Manager auf Zeit sind Reisende auf Raten, weil sie kommen, um – verkürzt gedacht - zu gehen. Ihr Job ist es, zwischen den Gegensätzen zu agieren. Sie können sich nicht komplett aus den politischen Gepflogenheiten eines Kunden heraushalten, dürfen sich aber auch nicht vom Politbetrieb aufreiben lassen. Jeder gute Manager hat gelernt, Nähe und Distanz zu Aufgaben, Problemen, Mitarbeitern und Auftraggebern für sich ausbalancieren. Er weiß in ganz verschiedenen Settings zu improvisieren und situativ zu agieren.

Interim Manager sind mit all diesen beschriebenen Eigenschaften Kümmerer und Kaufleute zugleich. Als Ein-Mann- oder Eine-Frau-Show gehen sie ins unternehmerische Risiko und
wären ohne Methodik, Zahlenverständnis und kaufmännische Denke aufgeworfen. Das gilt übrigens auch für den modernen Interim HR Manager, der als HR Business Partner auf Augenhöhe mit dem Management stehen sollte.

Der Schritt ins Interim Management - warum gehen ihn viele Manager?

Es gibt Manager, die aus für sie schwerwiegender Arbeitslosigkeit heraus ins Interim-Geschäft steuern oder hohe Tagessätze im Business kassieren wollen. Und wenn sie noch dazu wenig an den Gewinn und das Fortkommen ihrer Kunden denken, sind sie es, die ihre Branchenkollegen unter Imagedruck setzen.

Was aber zieht denn den verantwortungsbewussten Manager ins Interim-Geschäft? Die Praxis zeigt, dass es vor allem der Wunsch nach Eigenständigkeit im Denken und Handeln ist. Solche Leute wollen sich vom globalen Unternehmenskontext entbinden und auf Augenhöhe mit dem Management etwas bewegen. Angesichts dieser Tatsache ist nicht verwunderlich, dass in der Praxis viele versierte Manager auf Zeit die Lebensmitte weit überschritten haben und sich in einer Phase der persönlichen Umorientierung im Leben für die Selbständigkeit entscheiden. Man hat viel gesehen, viel durchgemacht und weiß nun, was soziale Spiele im Innersten bestimmt. In der Regel war der Interim Manager lange Jahre Beschäftigter und kennt den Unternehmensalltag wie seine Westentasche. Und er hat vielleicht keinen voll bestückten Methodenkoffer wie manch Berater im Gepäck, dafür aber die Expertise. Der Kandidat will anwenden, was er kann und weiß – ohne politisches Ränkespiel im Rahmen eines Anstellungsverhältnisses.

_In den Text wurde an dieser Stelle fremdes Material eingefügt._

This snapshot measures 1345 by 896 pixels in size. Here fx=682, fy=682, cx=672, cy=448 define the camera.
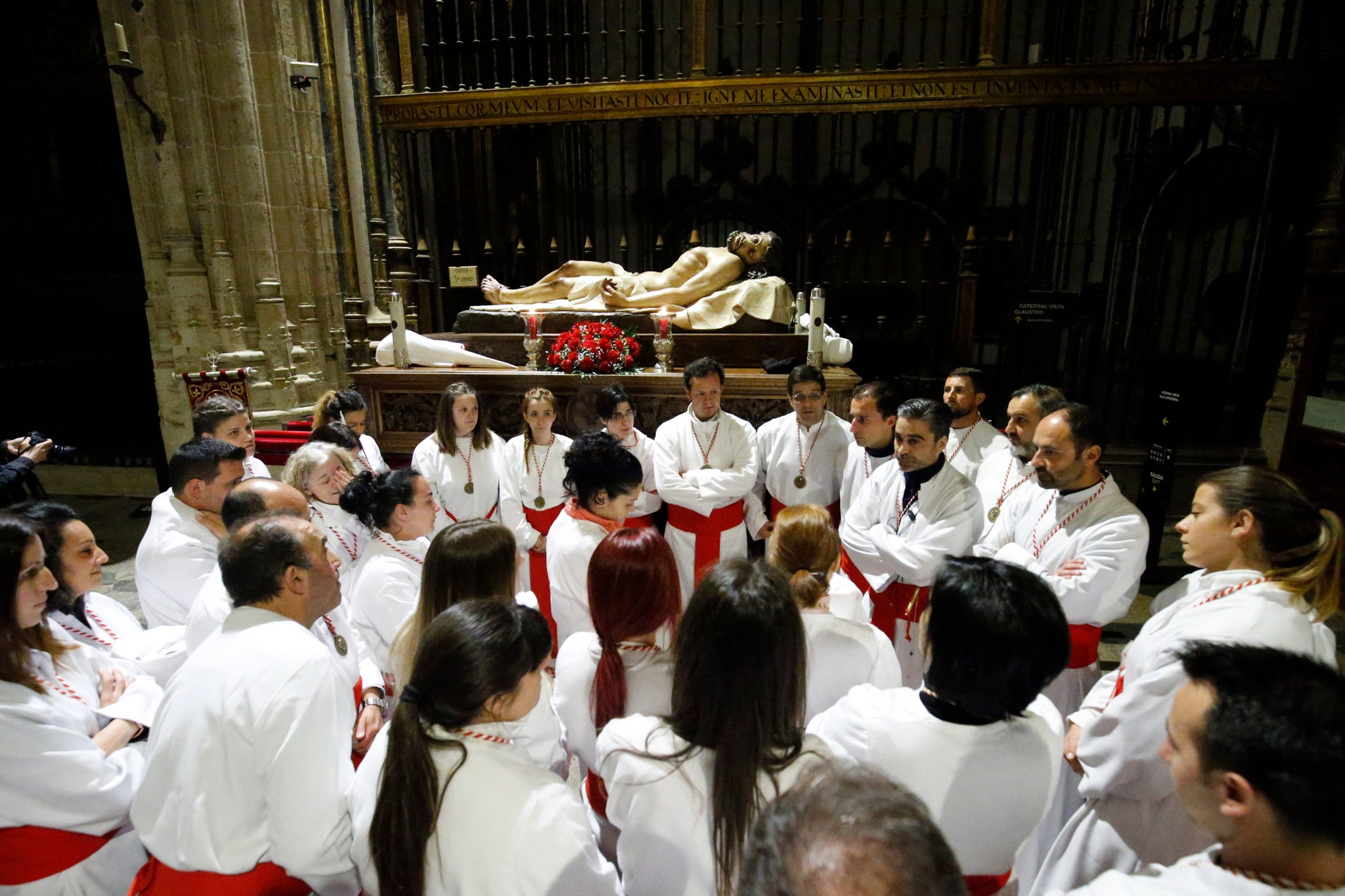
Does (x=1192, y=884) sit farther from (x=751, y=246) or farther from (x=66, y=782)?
(x=751, y=246)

Die Lebens- und Berufserfahrung bewegt den gereiften Menschen also dazu, selbst loszugehen und etwas Sinnvolles zu tun; und zwar mit dem pragmatischen Blick dafür, wo es in Projekten brennt und welche Fragen zunächst zu stellen sind. Pessimisten meinen, dass in einer Welt, die dauernd neue Strategien und Ideen zum täglichen Überleben fordert, diese Seniorität keinen nennenswerten Stellenwert mehr hat. Das stimmt nur bedingt. Menschen sind Menschen, und zwar zu allen Zeiten. Was Schiller, Mutter Theresa, Peter Drucker oder Reinhardt Sprenger vor vielen Jahren über den Menschen sagten, ist uns heute nicht fremd. Um Macht wird immer noch in derselben Weise wie zu Zeiten von Shakespeare gekämpft, um nur ein Beispiel zu nennen. Und nachdem dies so ist und Menschen Business machen und durch die Art, wie sie sind, auch prägen, hat ein gereifter Mensch viele typische Situationen durchlebt, die gestern und heute gleichermaßen funktionieren. Der Lebenserfahrene erkennt alten Wein in neuen Schläuchen und weiß, dass vieles nicht so heiß gegessen wird wie serviert wurde. Sein Idealismus, etwas zu bewegen, hat eine pragmatische Note. Er verbindet theoretischen Anspruch mit Lebenserfahrung und dem Blick für das Hier und Jetzt.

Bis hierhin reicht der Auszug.